Gritting my teeth, I prepare for the inevitable follow-up question: ‘Why?’

I’m going to be deliberately vague; I don’t feel like explaining myself in too much detail on this particular day. ‘Just to see how many I can get,’ I say.

Every tote has four tags. On average, we receive forty totes a day, five days a week; more at Christmas. That’s eight hundred little inch-long plastic tags a week. And there are three hundred stores in the company I work for. The math on that one is pretty scary: 240,000 each week. Or 12,480,000 in a year; twelve million, four hundred and eighty thousand. I can’t help but wonder where on earth they’re all going to go.

People put them in the bin or in the little collecting pot I’ve got going. They get spread across the floor, both in the stockroom and in the shop, where they get in the way of book trolleys, prams and pushchairs. Or they get thrown back into the bottom of the totes they’ve come from in the first place.

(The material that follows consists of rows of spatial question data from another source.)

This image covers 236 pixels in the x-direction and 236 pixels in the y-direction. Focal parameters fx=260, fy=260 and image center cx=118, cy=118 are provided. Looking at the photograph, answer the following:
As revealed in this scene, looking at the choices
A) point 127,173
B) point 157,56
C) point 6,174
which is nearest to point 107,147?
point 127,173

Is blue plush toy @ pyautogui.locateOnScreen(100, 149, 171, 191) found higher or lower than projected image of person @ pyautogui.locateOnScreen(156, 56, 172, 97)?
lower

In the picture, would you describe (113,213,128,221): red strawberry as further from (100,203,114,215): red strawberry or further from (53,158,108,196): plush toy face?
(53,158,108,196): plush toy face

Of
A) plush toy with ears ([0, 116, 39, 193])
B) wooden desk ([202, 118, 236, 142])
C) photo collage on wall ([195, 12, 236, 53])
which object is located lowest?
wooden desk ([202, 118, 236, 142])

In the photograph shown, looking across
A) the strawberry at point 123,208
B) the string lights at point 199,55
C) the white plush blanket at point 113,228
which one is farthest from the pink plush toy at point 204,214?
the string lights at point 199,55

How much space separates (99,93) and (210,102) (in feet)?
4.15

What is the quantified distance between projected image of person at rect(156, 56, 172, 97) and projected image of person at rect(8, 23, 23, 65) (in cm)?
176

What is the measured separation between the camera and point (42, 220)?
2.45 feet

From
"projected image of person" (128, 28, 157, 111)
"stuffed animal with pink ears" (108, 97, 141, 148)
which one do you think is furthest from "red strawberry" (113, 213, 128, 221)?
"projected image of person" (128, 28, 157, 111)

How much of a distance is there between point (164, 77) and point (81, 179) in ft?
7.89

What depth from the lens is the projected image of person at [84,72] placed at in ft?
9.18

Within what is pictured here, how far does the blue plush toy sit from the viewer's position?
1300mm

As the weeks go by the totes coming into the store develop a layer of plastic tags along the bottom, damaging the books that have been thrown in on top, sticking between the pages. I picture the day when I’ll open a tote to find it full of just these plastic tags, and not a book in sight.

What a strange system to have devised. The company’s new ‘Hub’ – a central warehouse where all publishers deliver orders to be sorted, repackaged and sent out to stores in one bulk delivery – is supposed to streamline the business. There is less cardboard coming into the store, sure, but that’s only because it all goes to the Hub instead. And it’s quite likely that there is less road mileage, as each publisher makes one delivery to the Hub rather than delivering direct to three hundred stores. That can only be a good thing. But all these plastic tags? What a classic example of corporate business failing to see the bigger picture.